Viele Schicksale gesehen

Diesem Problem möchte Singer entgegentreten. «Ich arbeitete jahrelang in der Praxis eines Augenarztes und habe dort die Schicksale von Patienten gehört, die deutliche Einschränkungen ihres Augenlichtes erfahren haben.» Das machte ihn nachdenklich. Er fing an, sich mit dem Thema zu befassen. Gerade im Bereich Vorsorge muss es doch etwas geben, das man tun kann.

Denn: Das Problem schreitet voran, führende Wissenschaftler sagen voraus, dass in 30 Jahren 50 Prozent der Weltbevölkerung kurzsichtig sein wird. Besonders krass ist die Situation bei Kindern und Jugendlichen, sagt Optiker Jens Singer. «Wir kennen die Gründe nicht ganz genau, aber es hat durchaus damit zu tun, dass man alles vor der Nase hält. Ein Teil ist aber auch genetisch bedingt.»

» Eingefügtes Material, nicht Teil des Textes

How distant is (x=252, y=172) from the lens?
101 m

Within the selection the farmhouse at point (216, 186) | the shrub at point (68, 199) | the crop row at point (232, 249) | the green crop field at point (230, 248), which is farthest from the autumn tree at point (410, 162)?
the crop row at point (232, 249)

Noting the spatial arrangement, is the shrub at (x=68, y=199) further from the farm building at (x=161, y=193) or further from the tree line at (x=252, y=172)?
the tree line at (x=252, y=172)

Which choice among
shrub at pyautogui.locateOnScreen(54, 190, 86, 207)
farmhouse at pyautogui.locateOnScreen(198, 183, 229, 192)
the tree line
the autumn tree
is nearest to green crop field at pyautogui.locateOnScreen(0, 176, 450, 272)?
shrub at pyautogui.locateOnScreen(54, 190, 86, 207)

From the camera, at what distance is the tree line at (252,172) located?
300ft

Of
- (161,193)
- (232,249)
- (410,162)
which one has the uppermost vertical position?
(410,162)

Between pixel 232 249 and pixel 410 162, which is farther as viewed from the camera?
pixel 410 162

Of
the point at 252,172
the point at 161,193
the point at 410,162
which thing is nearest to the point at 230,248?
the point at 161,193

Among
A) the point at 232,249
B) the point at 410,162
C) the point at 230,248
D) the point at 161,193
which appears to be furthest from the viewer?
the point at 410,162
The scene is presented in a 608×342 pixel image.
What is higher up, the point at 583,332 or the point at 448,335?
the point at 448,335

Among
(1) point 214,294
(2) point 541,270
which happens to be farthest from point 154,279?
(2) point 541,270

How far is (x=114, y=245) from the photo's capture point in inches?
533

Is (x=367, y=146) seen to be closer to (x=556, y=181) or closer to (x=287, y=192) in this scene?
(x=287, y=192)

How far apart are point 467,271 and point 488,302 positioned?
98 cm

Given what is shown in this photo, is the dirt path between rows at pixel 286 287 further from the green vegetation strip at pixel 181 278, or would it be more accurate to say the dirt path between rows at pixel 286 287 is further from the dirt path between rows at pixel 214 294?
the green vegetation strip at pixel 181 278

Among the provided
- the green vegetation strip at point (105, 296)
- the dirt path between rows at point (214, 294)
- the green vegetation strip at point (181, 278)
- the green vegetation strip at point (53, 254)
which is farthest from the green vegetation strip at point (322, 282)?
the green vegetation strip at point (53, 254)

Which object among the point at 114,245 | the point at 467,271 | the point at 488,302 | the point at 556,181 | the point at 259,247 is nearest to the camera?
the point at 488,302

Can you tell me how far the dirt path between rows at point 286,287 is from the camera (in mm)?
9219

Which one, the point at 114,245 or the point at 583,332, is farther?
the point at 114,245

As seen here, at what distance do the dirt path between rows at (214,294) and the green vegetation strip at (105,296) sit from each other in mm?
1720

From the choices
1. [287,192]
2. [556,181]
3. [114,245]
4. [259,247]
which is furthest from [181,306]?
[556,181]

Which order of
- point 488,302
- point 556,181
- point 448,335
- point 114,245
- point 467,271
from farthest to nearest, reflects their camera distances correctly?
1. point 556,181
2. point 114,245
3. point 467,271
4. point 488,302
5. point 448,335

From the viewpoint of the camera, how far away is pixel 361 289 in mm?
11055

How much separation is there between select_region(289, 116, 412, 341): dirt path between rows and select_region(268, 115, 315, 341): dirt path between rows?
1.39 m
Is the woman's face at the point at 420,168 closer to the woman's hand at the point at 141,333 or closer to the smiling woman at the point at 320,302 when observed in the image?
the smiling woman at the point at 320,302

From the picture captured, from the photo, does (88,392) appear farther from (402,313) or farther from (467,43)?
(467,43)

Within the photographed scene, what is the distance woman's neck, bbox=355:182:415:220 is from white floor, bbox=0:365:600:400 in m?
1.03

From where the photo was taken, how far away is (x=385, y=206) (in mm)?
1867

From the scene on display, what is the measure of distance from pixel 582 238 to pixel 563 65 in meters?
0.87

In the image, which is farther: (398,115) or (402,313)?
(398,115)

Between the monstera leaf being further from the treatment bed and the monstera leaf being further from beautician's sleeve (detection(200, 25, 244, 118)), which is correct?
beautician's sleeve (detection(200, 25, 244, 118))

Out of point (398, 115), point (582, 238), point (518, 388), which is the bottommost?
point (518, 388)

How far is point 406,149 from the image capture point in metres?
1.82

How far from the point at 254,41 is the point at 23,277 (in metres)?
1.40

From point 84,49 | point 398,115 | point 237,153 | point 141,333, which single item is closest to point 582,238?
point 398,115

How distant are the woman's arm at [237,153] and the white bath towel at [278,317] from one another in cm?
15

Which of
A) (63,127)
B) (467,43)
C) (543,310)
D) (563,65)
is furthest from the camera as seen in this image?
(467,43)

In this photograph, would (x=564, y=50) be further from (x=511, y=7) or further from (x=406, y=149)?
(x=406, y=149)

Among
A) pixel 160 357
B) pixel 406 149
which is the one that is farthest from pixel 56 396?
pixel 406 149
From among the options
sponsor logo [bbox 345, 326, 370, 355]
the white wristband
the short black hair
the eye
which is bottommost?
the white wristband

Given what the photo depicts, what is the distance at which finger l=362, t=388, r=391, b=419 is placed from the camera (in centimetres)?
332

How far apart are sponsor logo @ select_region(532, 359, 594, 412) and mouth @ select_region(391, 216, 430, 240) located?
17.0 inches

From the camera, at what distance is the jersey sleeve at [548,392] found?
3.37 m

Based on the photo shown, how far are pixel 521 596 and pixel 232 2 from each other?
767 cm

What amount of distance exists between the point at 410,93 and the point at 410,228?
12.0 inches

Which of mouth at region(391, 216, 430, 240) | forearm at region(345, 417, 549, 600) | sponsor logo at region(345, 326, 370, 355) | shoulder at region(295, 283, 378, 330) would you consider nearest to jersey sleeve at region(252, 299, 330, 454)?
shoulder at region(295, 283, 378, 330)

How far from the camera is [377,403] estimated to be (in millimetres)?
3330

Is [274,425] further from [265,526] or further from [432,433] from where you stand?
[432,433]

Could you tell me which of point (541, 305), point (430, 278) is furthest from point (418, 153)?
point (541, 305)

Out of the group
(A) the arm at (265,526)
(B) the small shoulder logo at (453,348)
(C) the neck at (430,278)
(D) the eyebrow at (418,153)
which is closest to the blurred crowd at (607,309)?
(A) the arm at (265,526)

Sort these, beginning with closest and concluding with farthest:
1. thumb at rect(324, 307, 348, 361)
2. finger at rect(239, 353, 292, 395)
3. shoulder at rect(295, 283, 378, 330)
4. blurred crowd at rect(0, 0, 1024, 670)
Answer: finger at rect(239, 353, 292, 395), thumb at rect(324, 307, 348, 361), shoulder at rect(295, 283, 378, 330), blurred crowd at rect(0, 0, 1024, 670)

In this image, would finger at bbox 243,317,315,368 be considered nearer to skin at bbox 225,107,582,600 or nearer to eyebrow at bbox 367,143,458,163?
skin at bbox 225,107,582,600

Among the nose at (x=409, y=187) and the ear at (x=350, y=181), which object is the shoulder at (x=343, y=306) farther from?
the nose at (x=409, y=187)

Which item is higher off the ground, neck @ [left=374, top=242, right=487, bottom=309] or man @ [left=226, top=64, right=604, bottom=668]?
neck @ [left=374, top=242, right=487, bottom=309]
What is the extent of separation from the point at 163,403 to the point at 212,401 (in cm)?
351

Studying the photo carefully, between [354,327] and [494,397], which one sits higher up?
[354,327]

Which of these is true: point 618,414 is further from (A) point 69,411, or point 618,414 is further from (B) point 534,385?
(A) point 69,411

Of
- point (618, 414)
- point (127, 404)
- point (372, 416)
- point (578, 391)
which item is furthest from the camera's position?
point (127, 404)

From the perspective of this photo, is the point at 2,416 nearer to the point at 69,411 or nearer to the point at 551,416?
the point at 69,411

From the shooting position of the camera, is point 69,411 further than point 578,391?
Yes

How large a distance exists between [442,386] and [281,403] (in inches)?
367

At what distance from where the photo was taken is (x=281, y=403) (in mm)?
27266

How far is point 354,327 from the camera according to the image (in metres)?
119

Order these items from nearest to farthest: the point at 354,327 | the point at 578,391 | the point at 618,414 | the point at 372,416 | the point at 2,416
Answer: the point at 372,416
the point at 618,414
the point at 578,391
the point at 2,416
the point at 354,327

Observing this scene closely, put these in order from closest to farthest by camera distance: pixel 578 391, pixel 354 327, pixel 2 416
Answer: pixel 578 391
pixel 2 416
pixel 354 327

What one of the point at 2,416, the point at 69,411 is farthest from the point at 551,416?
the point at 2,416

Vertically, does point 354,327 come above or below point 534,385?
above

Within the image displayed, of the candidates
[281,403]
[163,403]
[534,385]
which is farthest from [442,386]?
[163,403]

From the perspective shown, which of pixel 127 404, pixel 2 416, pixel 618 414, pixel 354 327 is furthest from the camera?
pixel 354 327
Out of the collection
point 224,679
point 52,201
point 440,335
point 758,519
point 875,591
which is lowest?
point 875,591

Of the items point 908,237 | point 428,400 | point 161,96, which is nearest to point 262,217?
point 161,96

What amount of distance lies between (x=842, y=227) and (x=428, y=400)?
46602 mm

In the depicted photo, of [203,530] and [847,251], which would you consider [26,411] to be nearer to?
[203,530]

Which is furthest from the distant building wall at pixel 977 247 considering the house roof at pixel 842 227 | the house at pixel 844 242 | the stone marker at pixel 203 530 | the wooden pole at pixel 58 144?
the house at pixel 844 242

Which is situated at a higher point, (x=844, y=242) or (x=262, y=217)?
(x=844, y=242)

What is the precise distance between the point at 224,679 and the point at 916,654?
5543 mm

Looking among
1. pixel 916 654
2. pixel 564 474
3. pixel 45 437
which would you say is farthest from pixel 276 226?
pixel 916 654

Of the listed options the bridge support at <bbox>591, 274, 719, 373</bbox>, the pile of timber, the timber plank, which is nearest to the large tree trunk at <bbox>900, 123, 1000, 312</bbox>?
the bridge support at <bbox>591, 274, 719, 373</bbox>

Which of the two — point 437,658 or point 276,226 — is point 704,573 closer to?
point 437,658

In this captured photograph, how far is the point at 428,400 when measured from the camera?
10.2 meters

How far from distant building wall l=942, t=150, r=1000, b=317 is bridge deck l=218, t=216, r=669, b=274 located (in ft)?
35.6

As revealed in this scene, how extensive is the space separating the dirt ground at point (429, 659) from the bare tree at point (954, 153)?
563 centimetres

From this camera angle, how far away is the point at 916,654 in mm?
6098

Der Optiker führt aus: «Der permanente und übermässige Gebrauch von Handys und Co., aber auch andere Nahsicht-Tätigkeiten wie das Lesen von Büchern fördert das Längenwachstum des Augapfels.» Kurzsichtigkeit entsteht, wenn das Verhältnis der Grösse des Augapfels und der Brechkraft der Linse nicht mehr stimmt. Verheerend: Umso heftiger die Kurzsichtigkeit in jungen Jahren, desto anfälliger sind die Augen auf Veränderungen, die zu Augenkrankheiten führen können. Denn der Augapfel kann weiter wachsen und die Kurzsichtigkeit verstärken.

Angespannte Netzhaut

Normalerweise wird jeder mit einer gewissen Weitsichtigkeit geboren. Durch das Wachstum normalisiert sich dieses Verhältnis. Es kann aber sein, dass der Augapfel zu lang ist und die Netzhaut beansprucht wird. «Die Netzhaut hat etwa die Struktur von Pergament oder Papier. Und wenn die Anstrengung zu gross wird, kann es zu Schwachstellen, Löchern und Rissen kommen. Solche Veränderungen werden dann auch vom Augenarzt festgestellt bei einer Untersuchung des Augenhintergrundes.» Eine angespannte Netzhaut ist auch anfälliger auf Krankheiten.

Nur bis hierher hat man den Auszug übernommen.